McCabe even wields the ultimate threat -- to turn his property into a subdivision if he's banned from landing there. "Really, you're giving me two options: use my property as I bought it to do, or develop it and let half-acre lots be built there," he says.
But the anti-chopper crowd doesn't let up. "My husband traveled for 30-some years by car. Many a day, he would have liked to have had a helicopter," says Janet Naylor, who lives about two miles from McCabe, near the Ohio Turnpike. "But one of the reasons we moved out here was because it's such a quaint little town. Are we going to give up the whole historic [character of] Brecksville for everyone that wants quick and easy transportation?"
After McCabe and his opponents have left, the planning commissioners discuss the proposed ban. Most sound ready to support it. And other city officials agree.
"I realize it is a singular case," says Council President Nora Murphy. "But if this would be the wave of the future, and other people would want helicopters, then we definitely should address the issue now. I do think it's a safety measure."
"It's an unnecessary risk to expose residents to," says Brecksville Law Director Paul Grau, "just because somebody decides it's a fun way to get to work."
A small helicopter costs about $150,000 to $250,000, plus an average of $35,000-$40,000 a year in expenses like insurance, hangar fees, inspections, and continuing training.

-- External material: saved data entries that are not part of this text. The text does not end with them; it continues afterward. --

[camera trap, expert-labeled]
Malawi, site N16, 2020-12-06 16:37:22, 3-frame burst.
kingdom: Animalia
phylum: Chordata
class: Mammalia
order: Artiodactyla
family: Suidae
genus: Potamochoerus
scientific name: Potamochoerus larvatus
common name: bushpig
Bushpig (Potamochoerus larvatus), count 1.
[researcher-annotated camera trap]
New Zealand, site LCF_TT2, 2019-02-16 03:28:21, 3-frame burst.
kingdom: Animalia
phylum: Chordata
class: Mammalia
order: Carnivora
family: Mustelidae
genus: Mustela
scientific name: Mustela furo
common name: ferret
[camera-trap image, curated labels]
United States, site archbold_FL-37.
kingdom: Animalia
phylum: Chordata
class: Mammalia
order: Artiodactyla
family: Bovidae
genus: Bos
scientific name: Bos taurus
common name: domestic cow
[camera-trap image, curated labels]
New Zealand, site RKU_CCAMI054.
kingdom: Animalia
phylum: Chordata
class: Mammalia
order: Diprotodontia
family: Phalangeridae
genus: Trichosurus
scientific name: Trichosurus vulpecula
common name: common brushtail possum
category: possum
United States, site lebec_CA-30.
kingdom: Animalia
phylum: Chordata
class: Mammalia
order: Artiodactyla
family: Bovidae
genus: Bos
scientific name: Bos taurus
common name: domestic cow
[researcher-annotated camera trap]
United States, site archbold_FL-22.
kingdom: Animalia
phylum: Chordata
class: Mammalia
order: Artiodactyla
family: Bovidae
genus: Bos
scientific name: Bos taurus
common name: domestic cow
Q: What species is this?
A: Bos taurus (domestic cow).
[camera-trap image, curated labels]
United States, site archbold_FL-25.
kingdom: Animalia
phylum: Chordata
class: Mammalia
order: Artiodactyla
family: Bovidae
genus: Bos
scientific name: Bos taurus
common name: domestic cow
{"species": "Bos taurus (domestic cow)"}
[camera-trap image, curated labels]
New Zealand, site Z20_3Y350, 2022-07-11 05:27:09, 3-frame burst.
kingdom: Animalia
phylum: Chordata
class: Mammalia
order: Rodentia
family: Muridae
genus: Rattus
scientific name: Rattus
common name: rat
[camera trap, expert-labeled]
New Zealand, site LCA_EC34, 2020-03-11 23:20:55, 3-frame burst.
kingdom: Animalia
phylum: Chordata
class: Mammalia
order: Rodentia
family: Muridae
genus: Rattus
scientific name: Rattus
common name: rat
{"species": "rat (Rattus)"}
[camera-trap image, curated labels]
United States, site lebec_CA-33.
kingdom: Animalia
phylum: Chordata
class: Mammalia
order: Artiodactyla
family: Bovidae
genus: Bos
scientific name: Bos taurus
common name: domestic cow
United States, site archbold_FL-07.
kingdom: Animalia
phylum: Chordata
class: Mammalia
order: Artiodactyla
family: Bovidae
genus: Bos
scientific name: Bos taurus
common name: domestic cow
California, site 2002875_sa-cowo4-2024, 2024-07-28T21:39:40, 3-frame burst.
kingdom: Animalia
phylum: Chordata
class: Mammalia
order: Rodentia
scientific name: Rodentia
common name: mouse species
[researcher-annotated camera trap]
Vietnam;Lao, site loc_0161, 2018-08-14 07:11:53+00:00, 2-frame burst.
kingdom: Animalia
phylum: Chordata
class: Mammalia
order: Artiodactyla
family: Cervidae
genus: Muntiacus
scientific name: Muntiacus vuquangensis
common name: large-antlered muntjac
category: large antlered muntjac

McCabe is one of about four people in the Cleveland area who use a helicopter for personal transportation, estimates Thom Bencin, co-owner of Precision Helicopter Services, a helicopter charter service and flight school based at Burke Lakefront Airport. He also knows a plastics company owner in Cuyahoga Falls who has a helicopter based at his business and a businessman who flies from Brook Park to the Lake Erie Islands by copter on Saturdays, when the walleye are biting.
Helicopter regulations vary from town to town. The Bencins live in Broadview Heights, just west of Brecksville, which has no helicopter ordinance. They have a heliport, which they use occasionally, in an industrial area there. Other towns, such as Highland Heights and Gates Mills, have ordinances prohibiting helicopter landings, though Gates Mills lets medical copters land, and Highland Heights makes exceptions for emergencies and some special events.
Since Brecksville passed its emergency ordinance, McCabe hasn't been landing at home nearly as often. "Just like if it's my car," he says. "If my car is not available when I walk out of my house, I can't use it." He stores his copter at Burke.
As for Brecksville's proposed ban, McCabe says he won't speak out against it if the measure makes it to the ballot. Nor will he discuss what he'll do if voters prohibit his helicopter from landing. "Everybody will find out soon enough," he says.
For now, he hopes the City will back down.
"I would think the political power structure in Brecksville is smart enough to realize the mistake it's made," he says, "because of a few whiny citizens."